Entitled WA: The Spirit of Harmony and Japanese Design Today, the exhibition shows almost 200 objects, ranging from a rice cooker to chairs.
The Japanese Foundation, which organised the exhibition, describes the character of contemporary Japanese design as a mix between tradition and the modern, between the country's national heritage and that which is Western.
"There is a tendency today to fuse traditional crafts with the latest technology, forge new connections between manual trades and machine production, facilitate exchanges between design activities in urban centers and craft work in outlying regions, promote interaction between Japanese and Western things, develop new uses for recycled materials and blend awareness of the natural environment with technological expertise.

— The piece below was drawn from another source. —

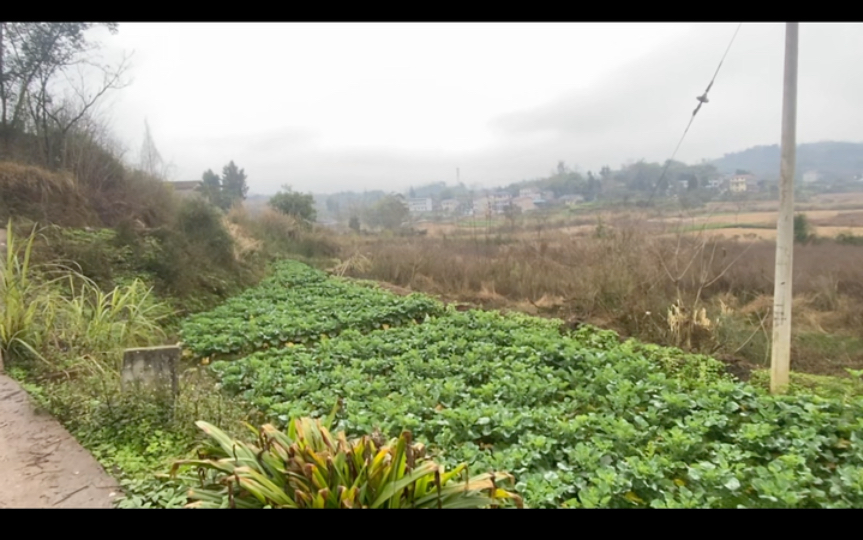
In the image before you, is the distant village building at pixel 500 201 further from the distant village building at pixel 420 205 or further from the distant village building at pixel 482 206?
the distant village building at pixel 420 205

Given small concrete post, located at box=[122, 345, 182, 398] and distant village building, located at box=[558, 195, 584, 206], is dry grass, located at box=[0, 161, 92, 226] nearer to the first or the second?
small concrete post, located at box=[122, 345, 182, 398]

Symbiosis and linkages between these opposing terms are found more frequently within the Japanese design world, and the expansion of digital technology is resonating with the growth of a network society both domestically and internationally."
Indeed, the automatic rice cooker is disguised as a traditional wooden food carrier. But the Buddhist altar is unquestionably modern. And the Tatami-covered chairs look as if they were half-grown furniture from IKEA.
The exhibition is extraordinary, not only because of the objects it presents, but in the way it presents them. The exhibition is organised by keyword, a wonderful concept which reflects well on Japanese society. And there's a kind of petting zoo for industrial design in one corner of the museum.